Subject: File No. SR-FINRA-2010-053
From: Frederick W Rosenberg, JD

December 3, 2010

Thirty years ago, arbitrations lasted a day and expert testimony was rare. Ajudication issues were simpler and an Industry Arbitrator was expected to add expertise to the panel that would not otherwise come to their attention f rom the claimant.

But today, arbitrations often last a week or more with multiple witnesses, dueling experts, and protracted examinations. Furthermore the panoply of financial products, advisers, fee accounts, has exploded with the growth of 401K and self directed retirement programs.

Today Arbitrations resemble court hearings with complete discovery, standard objections, motions and procedures. Evidence burdens cannot be inferred and claimants are often put to procedural tests as well as evidentiary ones. e.g. Claimants are often put to the test of disproving financial projections and representations, often at great cost.

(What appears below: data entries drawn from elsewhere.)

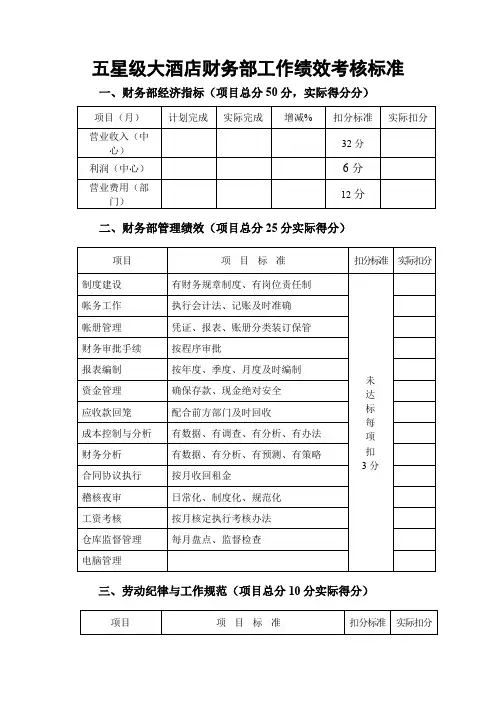 五星级大酒店财务部工作绩效考核标准

一、财务部经济指标（项目总分 50 分，实际得分分）

| 项目（月） | 计划完成 | 实际完成 | 增减% | 扣分标准 | 实际扣分 |
|---|---|---|---|---|---|
| 营业收入（中心） | | | | 32 分 | |
| 利润（中心） | | | | 6 分 | |
| 营业费用（部门） | | | | 12 分 | |

二、财务部管理绩效（项目总分 25 分实际得分）

| 项目 | 项 目 标 准 | 扣分标准 | 实际扣分 |
|---|---|---|---|
| 制度建设 | 有财务规章制度、有岗位责任制 | 未达标每项扣 3 分 | |
| 帐务工作 | 执行会计法、记账及时准确 | | |
| 帐册管理 | 凭证、报表、账册分类装订保管 | | |
| 财务审批手续 | 按程序审批 | | |
| 报表编制 | 按年度、季度、月度及时编制 | | |
| 资金管理 | 确保存款、现金绝对安全 | | |
| 应收款回笼 | 配合前方部门及时回收 | | |
| 成本控制与分析 | 有数据、有调查、有分析、有办法 | | |
| 财务分析 | 有数据、有分析、有预测、有策略 | | |
| 合同协议执行 | 按月收回租金 | | |
| 稽核夜审 | 日常化、制度化、规范化 | | |
| 工资考核 | 按月核定执行考核办法 | | |
| 仓库监督管理 | 每月盘点、监督检查 | | |
| 电脑管理 | | | |

三、劳动纪律与工作规范（项目总分 10 分实际得分）

| 项目 | 项 目 标 准 | 扣分标准 | 实际扣分 |
|---|---|---|---|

The last person who should rule on the evidence is a representative of the very industry whose foundation is built on the very representations at issue. Even more ironic, when there is an issue that industry expertise would be welcomed, there is no methods to even select an industry arbitrator with any relevant expertise.

Arbitration has grown beyond the days when the Industry panelist brought expertise to a short hearing often heard without experts. The time for the evidence to be heard by a fully neutral panel is essential. Make the rule permanent.